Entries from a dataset

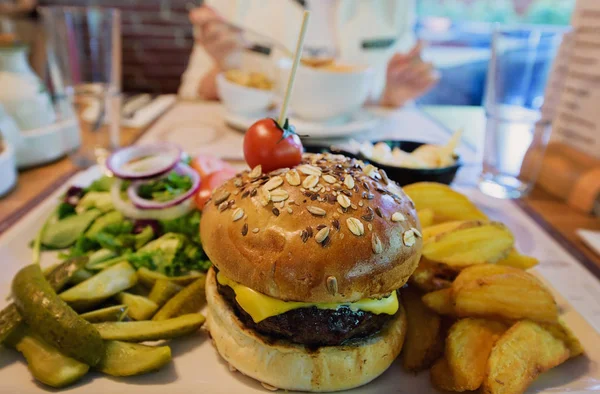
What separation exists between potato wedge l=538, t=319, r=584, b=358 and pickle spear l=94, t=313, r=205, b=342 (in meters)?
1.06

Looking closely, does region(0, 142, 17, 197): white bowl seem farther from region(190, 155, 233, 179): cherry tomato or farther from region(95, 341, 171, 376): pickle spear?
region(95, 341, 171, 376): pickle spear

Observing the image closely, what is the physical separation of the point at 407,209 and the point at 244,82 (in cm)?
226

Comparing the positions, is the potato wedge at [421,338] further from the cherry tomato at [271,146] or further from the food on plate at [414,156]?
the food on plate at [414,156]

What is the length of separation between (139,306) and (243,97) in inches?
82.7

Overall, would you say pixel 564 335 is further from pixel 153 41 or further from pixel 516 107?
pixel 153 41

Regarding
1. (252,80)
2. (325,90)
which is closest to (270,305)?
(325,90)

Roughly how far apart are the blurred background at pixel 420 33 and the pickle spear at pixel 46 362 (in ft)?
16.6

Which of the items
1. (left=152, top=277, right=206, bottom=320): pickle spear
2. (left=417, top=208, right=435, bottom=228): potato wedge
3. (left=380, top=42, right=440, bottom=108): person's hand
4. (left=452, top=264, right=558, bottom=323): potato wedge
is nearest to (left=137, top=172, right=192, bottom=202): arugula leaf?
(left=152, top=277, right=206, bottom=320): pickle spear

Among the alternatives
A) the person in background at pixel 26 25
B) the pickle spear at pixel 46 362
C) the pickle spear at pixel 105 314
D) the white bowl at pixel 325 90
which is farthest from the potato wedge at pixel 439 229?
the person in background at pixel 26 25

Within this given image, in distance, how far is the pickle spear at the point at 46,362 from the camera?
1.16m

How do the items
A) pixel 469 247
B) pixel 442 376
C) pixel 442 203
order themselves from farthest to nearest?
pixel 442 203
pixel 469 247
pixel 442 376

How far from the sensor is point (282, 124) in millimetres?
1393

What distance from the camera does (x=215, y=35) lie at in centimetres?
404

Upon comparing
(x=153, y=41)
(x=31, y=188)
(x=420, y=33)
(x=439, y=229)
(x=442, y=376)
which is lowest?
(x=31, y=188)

* * *

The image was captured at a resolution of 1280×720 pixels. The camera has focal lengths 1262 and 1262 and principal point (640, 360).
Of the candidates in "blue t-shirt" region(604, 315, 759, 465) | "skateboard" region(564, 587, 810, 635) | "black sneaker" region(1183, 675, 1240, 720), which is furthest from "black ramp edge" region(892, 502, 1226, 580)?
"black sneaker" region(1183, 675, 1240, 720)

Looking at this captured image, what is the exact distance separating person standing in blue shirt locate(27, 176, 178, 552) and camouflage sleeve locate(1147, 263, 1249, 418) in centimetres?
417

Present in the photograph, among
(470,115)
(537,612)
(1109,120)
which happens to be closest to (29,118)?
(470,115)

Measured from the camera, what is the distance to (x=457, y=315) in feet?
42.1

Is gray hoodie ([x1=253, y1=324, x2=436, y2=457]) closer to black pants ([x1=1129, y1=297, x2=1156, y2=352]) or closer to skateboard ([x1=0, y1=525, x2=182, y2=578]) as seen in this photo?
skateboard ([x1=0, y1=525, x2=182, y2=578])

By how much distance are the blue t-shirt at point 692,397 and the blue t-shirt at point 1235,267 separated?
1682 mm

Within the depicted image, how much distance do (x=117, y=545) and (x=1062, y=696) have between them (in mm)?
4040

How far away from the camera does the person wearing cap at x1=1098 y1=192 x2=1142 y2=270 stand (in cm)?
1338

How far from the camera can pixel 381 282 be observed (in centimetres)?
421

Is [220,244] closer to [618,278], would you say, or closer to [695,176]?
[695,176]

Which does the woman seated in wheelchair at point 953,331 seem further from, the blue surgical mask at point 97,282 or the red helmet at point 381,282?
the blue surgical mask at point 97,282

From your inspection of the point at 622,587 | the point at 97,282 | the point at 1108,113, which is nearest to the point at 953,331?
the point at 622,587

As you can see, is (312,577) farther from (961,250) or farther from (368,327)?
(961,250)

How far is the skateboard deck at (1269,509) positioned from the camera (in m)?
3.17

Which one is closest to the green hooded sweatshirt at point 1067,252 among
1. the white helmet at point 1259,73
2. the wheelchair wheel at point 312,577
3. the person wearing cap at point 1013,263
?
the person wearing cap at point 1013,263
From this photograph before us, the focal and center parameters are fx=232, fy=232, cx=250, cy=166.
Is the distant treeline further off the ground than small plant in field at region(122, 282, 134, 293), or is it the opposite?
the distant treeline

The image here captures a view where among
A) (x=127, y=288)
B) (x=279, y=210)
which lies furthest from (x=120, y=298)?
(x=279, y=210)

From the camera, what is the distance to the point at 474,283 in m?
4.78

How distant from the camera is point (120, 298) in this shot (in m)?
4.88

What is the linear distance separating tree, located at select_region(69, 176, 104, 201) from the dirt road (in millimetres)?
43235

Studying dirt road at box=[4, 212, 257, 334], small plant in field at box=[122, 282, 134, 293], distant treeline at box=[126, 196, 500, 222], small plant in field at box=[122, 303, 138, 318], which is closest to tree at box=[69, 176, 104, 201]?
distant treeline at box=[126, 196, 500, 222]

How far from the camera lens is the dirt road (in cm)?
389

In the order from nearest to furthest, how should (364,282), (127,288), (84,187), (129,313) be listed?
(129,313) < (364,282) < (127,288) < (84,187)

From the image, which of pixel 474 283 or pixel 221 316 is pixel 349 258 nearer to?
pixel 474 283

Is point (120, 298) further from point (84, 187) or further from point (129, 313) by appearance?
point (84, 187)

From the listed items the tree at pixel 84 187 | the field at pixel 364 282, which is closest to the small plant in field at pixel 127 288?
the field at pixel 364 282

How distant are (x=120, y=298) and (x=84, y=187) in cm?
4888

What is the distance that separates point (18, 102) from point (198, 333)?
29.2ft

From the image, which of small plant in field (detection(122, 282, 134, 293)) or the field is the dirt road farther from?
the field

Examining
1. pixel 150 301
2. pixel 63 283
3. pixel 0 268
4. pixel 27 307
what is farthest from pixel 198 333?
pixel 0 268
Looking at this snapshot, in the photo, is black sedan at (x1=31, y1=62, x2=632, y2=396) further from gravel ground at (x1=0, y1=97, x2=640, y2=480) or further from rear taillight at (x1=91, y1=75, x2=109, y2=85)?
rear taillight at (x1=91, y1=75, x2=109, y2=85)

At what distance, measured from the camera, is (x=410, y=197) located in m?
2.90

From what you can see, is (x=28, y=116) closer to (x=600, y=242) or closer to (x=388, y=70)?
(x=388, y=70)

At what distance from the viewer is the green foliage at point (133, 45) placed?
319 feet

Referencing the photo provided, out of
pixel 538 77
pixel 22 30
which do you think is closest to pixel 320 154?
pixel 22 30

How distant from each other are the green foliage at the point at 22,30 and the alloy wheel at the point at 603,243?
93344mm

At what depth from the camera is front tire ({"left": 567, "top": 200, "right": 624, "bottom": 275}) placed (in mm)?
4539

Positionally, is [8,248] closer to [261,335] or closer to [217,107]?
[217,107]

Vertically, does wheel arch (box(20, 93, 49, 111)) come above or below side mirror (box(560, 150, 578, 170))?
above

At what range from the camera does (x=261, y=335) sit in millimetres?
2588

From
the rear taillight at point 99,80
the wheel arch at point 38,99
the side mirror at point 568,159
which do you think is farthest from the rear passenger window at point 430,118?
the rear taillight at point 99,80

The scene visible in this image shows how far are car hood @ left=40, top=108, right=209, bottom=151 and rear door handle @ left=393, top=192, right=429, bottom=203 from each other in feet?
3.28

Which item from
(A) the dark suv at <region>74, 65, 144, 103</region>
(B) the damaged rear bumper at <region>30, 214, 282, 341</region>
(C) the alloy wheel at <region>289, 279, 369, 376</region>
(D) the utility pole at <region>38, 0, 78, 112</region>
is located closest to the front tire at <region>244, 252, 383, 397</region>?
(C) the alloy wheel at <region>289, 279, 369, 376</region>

▶ [Goal of the exercise]
Tally the lines in the listing above that contain the string "items". Give only the number.

▶ [Worked answer]
3